James Harris Jackson, the 28-year-old white supremacist arrested for fatally stabbing a homeless black man in New York City on Tuesday, told cops he came from Baltimore to kill African-Americans in “the media capital of the world.”
Jackson, an Army veteran who previously served in Afghanistan, later walked into the Times Square NYPD precinct and turned himself in, telling police, “You need to arrest me. I have the knife in my coat. I’m the person you’re looking for.”
After being taken into custody, he explained to police that he was motivated by rage against black men being romantically involved with white women.
— Edgar Sandoval (@edjsandoval) March 22, 2017
But initial media reports seemed to focus more on the victim, Timothy Caughman, than the blatant hate and racism which drove the white supremacist to murder a black man in broad daylight in New York City with a sword.
The New York Daily News was quick to point out that Caughman was a “career criminal” with AIDS.
“Coughman lived in transitional housing on West 36th Street that serves people with HIV/AIDS. Praxis Housing Initiatives holds a contract with the city. He has 11 prior arrests, including for marijuana, assault, resisting arrest and menacing.”
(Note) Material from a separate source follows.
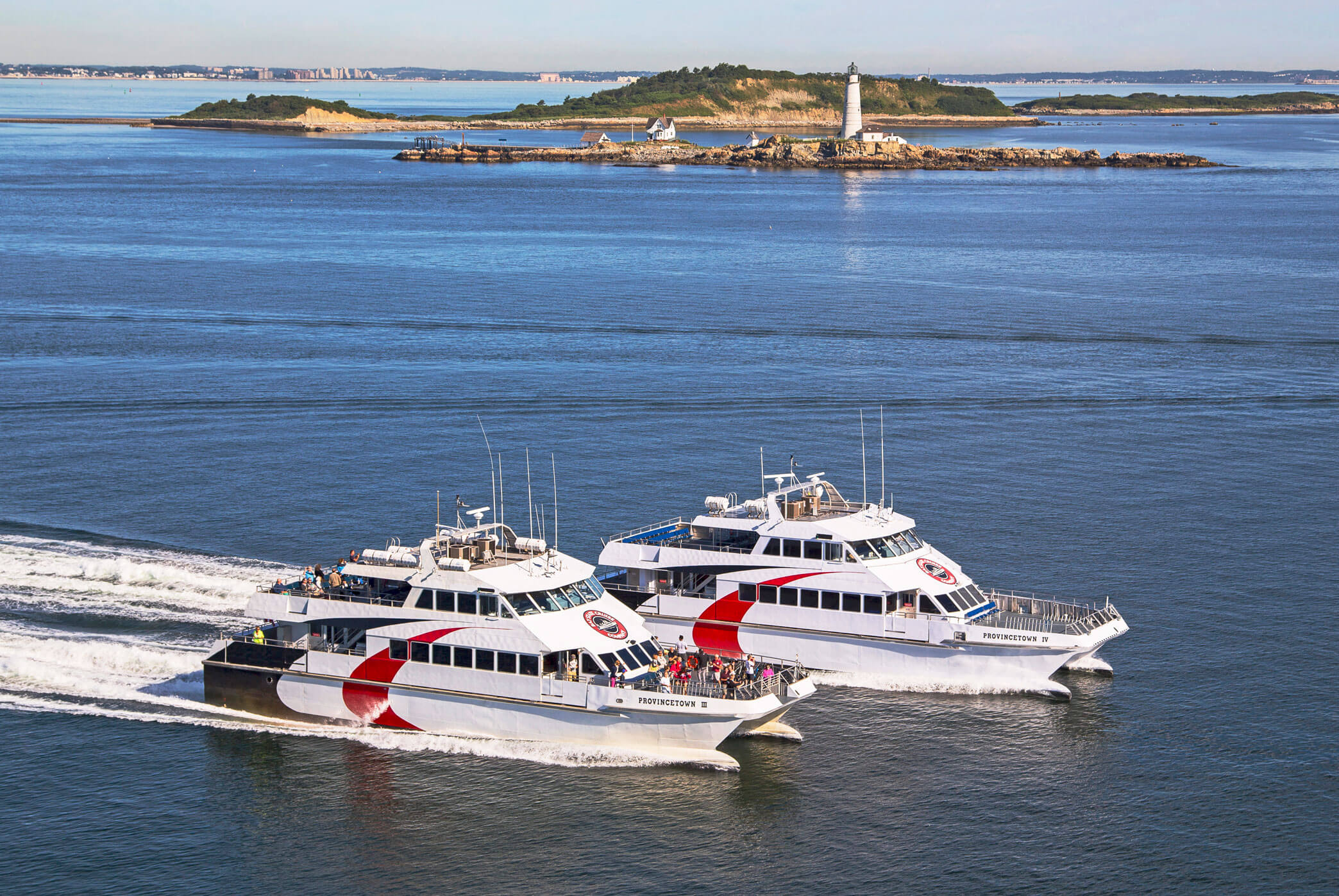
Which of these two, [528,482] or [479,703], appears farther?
[528,482]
Meanwhile, the New York Post trumped the victim shaming of the Daily News with a more lurid description of the victim:
“Caughman, who has 11 prior arrests, walked for about a block after the stabbing and staggered into the Midtown South Precinct, looking for help. He died hours later after being rushed to a nearby hospital. Police sources said the career criminal was refusing to talk to police about the incident and acting combative before his death.”
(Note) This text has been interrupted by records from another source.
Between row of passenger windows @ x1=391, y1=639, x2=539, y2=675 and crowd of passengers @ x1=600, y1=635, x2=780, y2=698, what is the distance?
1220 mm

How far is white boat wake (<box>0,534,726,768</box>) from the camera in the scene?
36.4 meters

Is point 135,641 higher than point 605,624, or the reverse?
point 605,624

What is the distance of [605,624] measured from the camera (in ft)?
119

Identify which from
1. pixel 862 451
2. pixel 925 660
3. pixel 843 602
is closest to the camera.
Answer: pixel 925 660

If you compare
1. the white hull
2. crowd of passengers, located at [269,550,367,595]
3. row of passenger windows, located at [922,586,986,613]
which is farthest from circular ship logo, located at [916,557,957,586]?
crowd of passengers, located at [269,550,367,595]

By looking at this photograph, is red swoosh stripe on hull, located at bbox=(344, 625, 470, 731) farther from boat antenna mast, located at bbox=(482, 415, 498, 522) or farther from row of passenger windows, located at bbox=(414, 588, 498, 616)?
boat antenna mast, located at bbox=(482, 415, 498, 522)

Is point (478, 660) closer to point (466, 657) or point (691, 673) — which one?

The Daily News, however, ended their report by reminding readers that the last time someone came from Baltimore to kill people in New York City, it was to kill cops.
“In December 2014, Ismaaiyl Brinsley traveled to the city from Baltimore and assassinated Police Officers Wenjian Liu and Rafael Ramos, were in the car near Myrtle and Tompkins Avenues in Bedford-Stuyvesant. Brinsley had made anti-police statements on social media prior to the murders.”